→ TASK MATERIAL
=-=-=-=-=

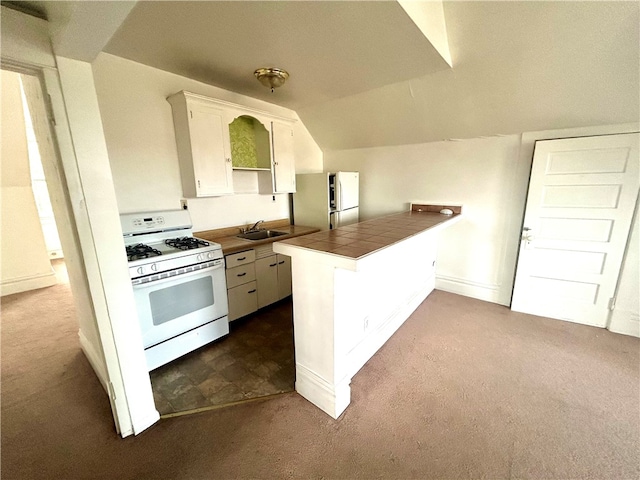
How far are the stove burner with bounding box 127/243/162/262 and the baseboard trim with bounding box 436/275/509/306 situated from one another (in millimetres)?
3430

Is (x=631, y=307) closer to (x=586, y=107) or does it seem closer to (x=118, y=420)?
(x=586, y=107)

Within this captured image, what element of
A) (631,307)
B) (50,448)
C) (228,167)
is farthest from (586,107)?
(50,448)

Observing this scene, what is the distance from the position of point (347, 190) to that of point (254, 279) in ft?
6.04

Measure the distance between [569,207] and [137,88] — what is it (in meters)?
4.36

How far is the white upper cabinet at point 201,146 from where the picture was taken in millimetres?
2508

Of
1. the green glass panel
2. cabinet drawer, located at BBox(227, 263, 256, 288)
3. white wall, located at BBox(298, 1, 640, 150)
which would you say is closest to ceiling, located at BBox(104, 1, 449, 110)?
white wall, located at BBox(298, 1, 640, 150)

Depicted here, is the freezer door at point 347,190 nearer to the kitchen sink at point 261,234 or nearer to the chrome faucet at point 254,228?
the kitchen sink at point 261,234

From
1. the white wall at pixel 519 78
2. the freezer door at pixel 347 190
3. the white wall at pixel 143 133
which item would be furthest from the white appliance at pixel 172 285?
the white wall at pixel 519 78

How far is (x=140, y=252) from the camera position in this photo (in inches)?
85.9

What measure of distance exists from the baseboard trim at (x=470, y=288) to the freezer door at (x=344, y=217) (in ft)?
4.86

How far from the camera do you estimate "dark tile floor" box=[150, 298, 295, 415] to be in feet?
6.36

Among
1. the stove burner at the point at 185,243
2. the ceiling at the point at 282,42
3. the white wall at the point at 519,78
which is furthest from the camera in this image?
the stove burner at the point at 185,243

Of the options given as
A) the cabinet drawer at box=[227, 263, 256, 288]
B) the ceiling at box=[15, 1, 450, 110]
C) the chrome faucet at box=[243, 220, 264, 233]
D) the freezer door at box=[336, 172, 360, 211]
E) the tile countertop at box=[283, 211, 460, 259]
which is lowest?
the cabinet drawer at box=[227, 263, 256, 288]

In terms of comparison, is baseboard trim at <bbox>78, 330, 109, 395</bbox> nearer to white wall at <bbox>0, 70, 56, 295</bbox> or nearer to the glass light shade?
white wall at <bbox>0, 70, 56, 295</bbox>
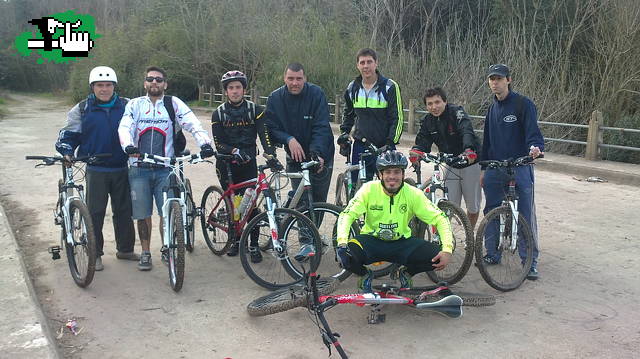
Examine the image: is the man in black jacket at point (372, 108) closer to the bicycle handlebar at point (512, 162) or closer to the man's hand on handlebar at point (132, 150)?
the bicycle handlebar at point (512, 162)

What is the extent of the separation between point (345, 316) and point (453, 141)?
223cm

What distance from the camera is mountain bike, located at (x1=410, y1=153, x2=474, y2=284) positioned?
17.0ft

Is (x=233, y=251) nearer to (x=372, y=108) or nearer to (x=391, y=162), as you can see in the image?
(x=372, y=108)

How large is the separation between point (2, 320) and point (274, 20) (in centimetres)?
2746

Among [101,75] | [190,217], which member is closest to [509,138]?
[190,217]

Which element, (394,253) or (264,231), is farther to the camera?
(264,231)

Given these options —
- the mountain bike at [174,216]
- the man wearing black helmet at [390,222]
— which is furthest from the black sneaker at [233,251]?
the man wearing black helmet at [390,222]

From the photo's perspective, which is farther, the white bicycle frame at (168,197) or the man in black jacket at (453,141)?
the man in black jacket at (453,141)

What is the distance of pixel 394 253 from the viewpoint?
4.71 metres

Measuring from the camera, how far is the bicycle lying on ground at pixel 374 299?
435 centimetres

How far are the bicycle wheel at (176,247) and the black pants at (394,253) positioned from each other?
1.51 meters

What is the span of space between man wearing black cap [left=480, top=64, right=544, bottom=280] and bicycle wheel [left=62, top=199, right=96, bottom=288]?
3634mm

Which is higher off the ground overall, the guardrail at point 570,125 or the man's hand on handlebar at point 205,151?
the guardrail at point 570,125

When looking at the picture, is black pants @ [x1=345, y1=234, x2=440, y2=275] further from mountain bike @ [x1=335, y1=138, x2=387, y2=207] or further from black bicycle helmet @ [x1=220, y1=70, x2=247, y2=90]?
black bicycle helmet @ [x1=220, y1=70, x2=247, y2=90]
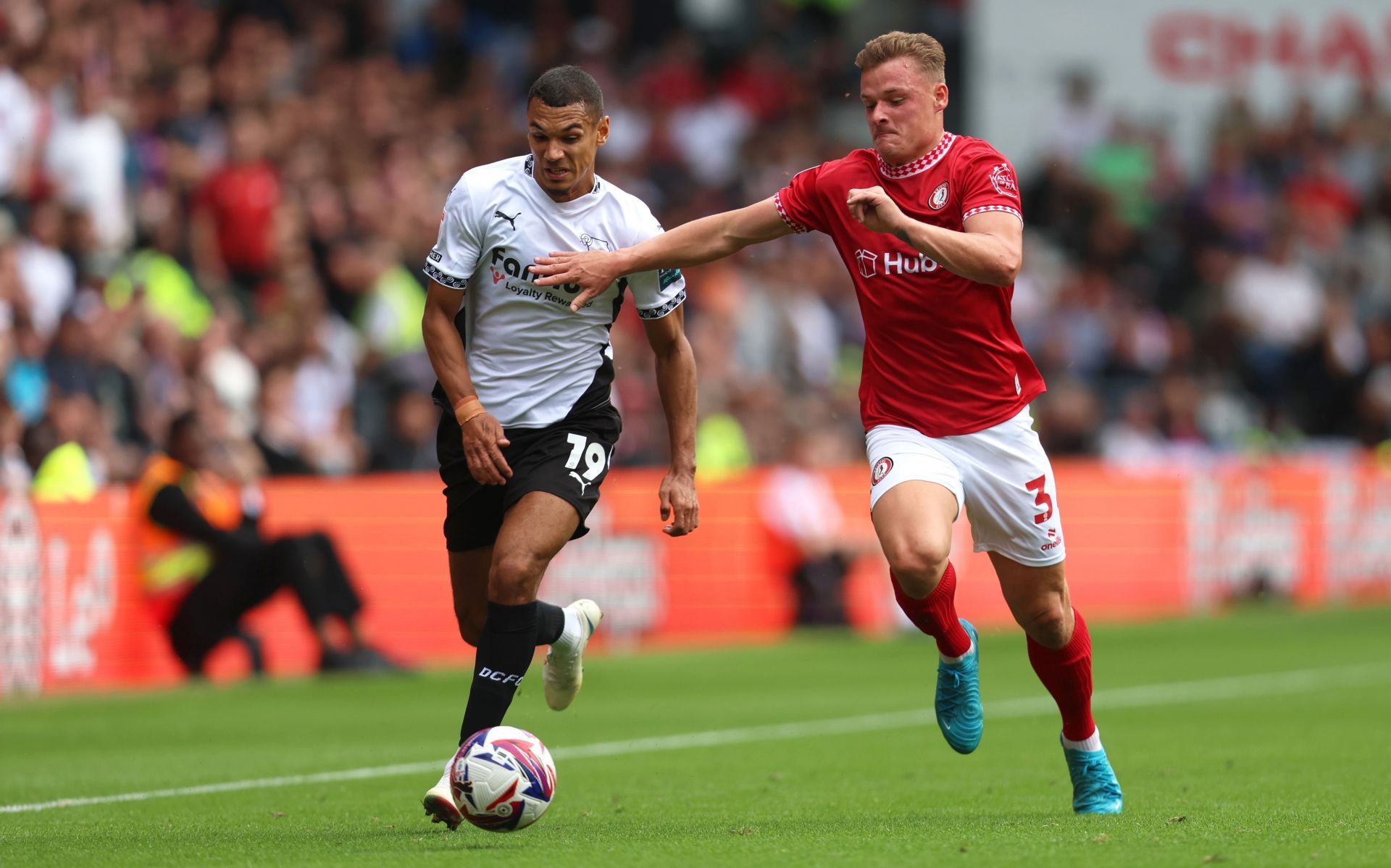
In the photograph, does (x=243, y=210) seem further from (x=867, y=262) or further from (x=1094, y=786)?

=-=-=-=-=

→ AIM
Rewrite the rows above, replacing "freezer door" with "refrigerator door" everywhere and leaving everything else unchanged. Omit the pictures.

→ FULL RESPONSE
How far are the stove burner with bounding box 127/243/162/262 and the baseboard trim with bounding box 436/275/509/306 situated from one another (in millimetres)?
3430

Is (x=631, y=307) closer to (x=586, y=107) or does it seem closer to (x=118, y=420)?
(x=586, y=107)

Within this captured image, what element of
A) (631,307)
B) (50,448)
C) (228,167)
is farthest from (586,107)?
(50,448)

Observing this scene, what is the distance from the position of point (347, 190) to that of point (254, 279) in ft?
6.04

Measure the distance between [569,207] and [137,88] — what is it (in meters)?
4.36

How far is the white upper cabinet at point 201,146 from where the picture was taken in millimetres?
2508

Of
1. the green glass panel
2. cabinet drawer, located at BBox(227, 263, 256, 288)
3. white wall, located at BBox(298, 1, 640, 150)
which would you say is closest to ceiling, located at BBox(104, 1, 449, 110)?
white wall, located at BBox(298, 1, 640, 150)

Depicted here, is the refrigerator door at point 347,190 nearer to the kitchen sink at point 261,234 or nearer to the chrome faucet at point 254,228?
the kitchen sink at point 261,234

From
1. the white wall at pixel 519 78
2. the refrigerator door at pixel 347 190
3. the white wall at pixel 143 133
which item would be furthest from the white appliance at pixel 172 285?
the white wall at pixel 519 78

How far is (x=140, y=252) from the camera position in this photo (in inches)?
85.9

What measure of distance exists from the baseboard trim at (x=470, y=288) to the refrigerator door at (x=344, y=217) (in ft)?
4.86

How far from the camera do you estimate "dark tile floor" box=[150, 298, 295, 415] to be in feet?
6.36

Among
1. the stove burner at the point at 185,243
2. the ceiling at the point at 282,42
3. the white wall at the point at 519,78
which is furthest from the camera in this image?
the stove burner at the point at 185,243

Of the options given as
A) the cabinet drawer at box=[227, 263, 256, 288]
B) the ceiling at box=[15, 1, 450, 110]
C) the chrome faucet at box=[243, 220, 264, 233]
D) the refrigerator door at box=[336, 172, 360, 211]
E) the tile countertop at box=[283, 211, 460, 259]
which is lowest?
the cabinet drawer at box=[227, 263, 256, 288]

In terms of comparison, is baseboard trim at <bbox>78, 330, 109, 395</bbox> nearer to white wall at <bbox>0, 70, 56, 295</bbox> or nearer to the glass light shade?
white wall at <bbox>0, 70, 56, 295</bbox>
Examine the image: is the man in black jacket at point (372, 108) closer to the bicycle handlebar at point (512, 162) or closer to the man's hand on handlebar at point (132, 150)?
the bicycle handlebar at point (512, 162)

What is the extent of the separation between point (345, 316) and point (453, 141)?
223cm

What distance from the camera is mountain bike, located at (x1=410, y1=153, x2=474, y2=284) positioned?
17.0ft

Is (x=233, y=251) nearer to (x=372, y=108) or nearer to (x=391, y=162), as you can see in the image?
(x=372, y=108)

How large is the separation between point (2, 320) and point (274, 20) (in centimetres)?
2746

Among [101,75] | [190,217], which member is closest to [509,138]?
[190,217]

Which element, (394,253) or (264,231), is farther to the camera?
(264,231)

Given these options —
- the mountain bike at [174,216]
- the man wearing black helmet at [390,222]
— which is furthest from the black sneaker at [233,251]?
the man wearing black helmet at [390,222]

From the photo's perspective, which is farther, the white bicycle frame at (168,197) or the man in black jacket at (453,141)?
the man in black jacket at (453,141)

What is the distance of pixel 394 253 from the viewpoint?
4.71 metres

Measuring from the camera, how far is the bicycle lying on ground at pixel 374 299?
435 centimetres

How far are the bicycle wheel at (176,247) and the black pants at (394,253) positioned from each other?
1.51 meters

What is the span of space between man wearing black cap [left=480, top=64, right=544, bottom=280] and bicycle wheel [left=62, top=199, right=96, bottom=288]?
3634mm

Which is higher off the ground overall, the guardrail at point 570,125 or the man's hand on handlebar at point 205,151?
the guardrail at point 570,125

When looking at the picture, is black pants @ [x1=345, y1=234, x2=440, y2=275] further from mountain bike @ [x1=335, y1=138, x2=387, y2=207] or further from black bicycle helmet @ [x1=220, y1=70, x2=247, y2=90]?
black bicycle helmet @ [x1=220, y1=70, x2=247, y2=90]
In the photograph, does (x=243, y=210) seem further from (x=867, y=262) or further from (x=1094, y=786)?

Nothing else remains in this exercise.